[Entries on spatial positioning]
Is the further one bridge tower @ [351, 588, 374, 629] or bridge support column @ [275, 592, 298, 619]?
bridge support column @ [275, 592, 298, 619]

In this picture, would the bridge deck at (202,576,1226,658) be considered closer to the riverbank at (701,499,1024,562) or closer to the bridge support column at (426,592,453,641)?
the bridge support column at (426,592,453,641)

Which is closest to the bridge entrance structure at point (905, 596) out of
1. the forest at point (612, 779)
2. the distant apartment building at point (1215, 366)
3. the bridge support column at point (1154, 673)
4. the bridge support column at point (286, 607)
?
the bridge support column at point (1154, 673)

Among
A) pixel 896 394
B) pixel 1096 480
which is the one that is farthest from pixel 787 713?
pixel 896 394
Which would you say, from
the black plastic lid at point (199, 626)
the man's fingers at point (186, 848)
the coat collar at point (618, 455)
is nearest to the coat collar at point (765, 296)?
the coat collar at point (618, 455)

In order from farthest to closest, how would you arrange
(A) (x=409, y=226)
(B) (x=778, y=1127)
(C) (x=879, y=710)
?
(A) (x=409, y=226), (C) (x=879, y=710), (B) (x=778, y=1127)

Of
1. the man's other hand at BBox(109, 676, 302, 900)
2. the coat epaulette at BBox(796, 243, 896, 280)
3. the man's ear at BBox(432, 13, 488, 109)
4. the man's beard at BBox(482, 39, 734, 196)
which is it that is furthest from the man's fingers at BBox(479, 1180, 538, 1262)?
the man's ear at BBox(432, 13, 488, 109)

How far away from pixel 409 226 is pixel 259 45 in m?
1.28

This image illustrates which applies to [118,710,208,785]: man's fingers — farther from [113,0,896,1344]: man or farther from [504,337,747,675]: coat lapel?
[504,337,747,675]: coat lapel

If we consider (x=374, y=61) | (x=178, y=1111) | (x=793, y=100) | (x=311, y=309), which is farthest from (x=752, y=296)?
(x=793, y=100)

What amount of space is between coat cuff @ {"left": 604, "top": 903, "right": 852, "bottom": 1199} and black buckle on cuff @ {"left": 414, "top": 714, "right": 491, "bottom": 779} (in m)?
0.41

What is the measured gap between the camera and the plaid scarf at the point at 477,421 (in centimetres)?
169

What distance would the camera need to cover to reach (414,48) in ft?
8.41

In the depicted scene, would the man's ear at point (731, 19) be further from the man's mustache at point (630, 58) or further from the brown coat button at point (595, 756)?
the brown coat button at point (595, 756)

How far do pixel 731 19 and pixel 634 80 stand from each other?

The exercise: In the entries above, replace "plaid scarf" with "wool scarf" and reproduce all other text unchanged.

Written reply:
Is the further one bridge tower @ [351, 588, 374, 629] or bridge support column @ [275, 592, 298, 619]?
bridge support column @ [275, 592, 298, 619]

In this picture, would the bridge deck at (202,576,1226,658) be considered closer to the riverbank at (701,499,1024,562) or closer to the bridge support column at (426,592,453,641)?
the bridge support column at (426,592,453,641)

Which is closest to the bridge entrance structure at point (905, 596) out of
1. the forest at point (612, 779)
2. the distant apartment building at point (1215, 366)
3. the bridge support column at point (1154, 673)
4. the bridge support column at point (286, 607)
?
the bridge support column at point (1154, 673)

Among
A) pixel 896 394
B) pixel 1096 480
which is the one that is farthest from pixel 787 713?
pixel 896 394
Which would you say, from
the black plastic lid at point (199, 626)
the man's fingers at point (186, 848)
the coat collar at point (618, 455)
is nearest to the coat collar at point (765, 296)?
the coat collar at point (618, 455)

In order from farthest to closest, how would you arrange
(A) (x=409, y=226)
(B) (x=778, y=1127)
(C) (x=879, y=710)
?
(A) (x=409, y=226), (C) (x=879, y=710), (B) (x=778, y=1127)

Of
1. the man's other hand at BBox(109, 676, 302, 900)
2. the coat epaulette at BBox(796, 243, 896, 280)
3. the man's ear at BBox(432, 13, 488, 109)
4. the man's beard at BBox(482, 39, 734, 196)
which is it that is furthest from the man's fingers at BBox(479, 1180, 538, 1262)?
the man's ear at BBox(432, 13, 488, 109)

How far away from pixel 409 226 is pixel 259 45 in m?
1.28

This image illustrates which applies to [118,710,208,785]: man's fingers — farther from [113,0,896,1344]: man or farther from [504,337,747,675]: coat lapel?
[504,337,747,675]: coat lapel

If we consider (x=374, y=61) | (x=178, y=1111) | (x=793, y=100) | (x=311, y=309), which is farthest from (x=752, y=296)?
(x=793, y=100)

What amount of space is between coat cuff @ {"left": 604, "top": 903, "right": 852, "bottom": 1199} and black buckle on cuff @ {"left": 414, "top": 714, "right": 491, "bottom": 779} (in m)?
0.41

What is the measured gap between the camera and the wool scarf at the point at 477,421 (in centimetres)?
169

What distance would the camera need to cover to reach (414,48) in ft?
8.41

In the depicted scene, would the man's ear at point (731, 19) be further from the man's mustache at point (630, 58) or further from the brown coat button at point (595, 756)?
the brown coat button at point (595, 756)

How far do pixel 731 19 and pixel 634 80 stand from each other?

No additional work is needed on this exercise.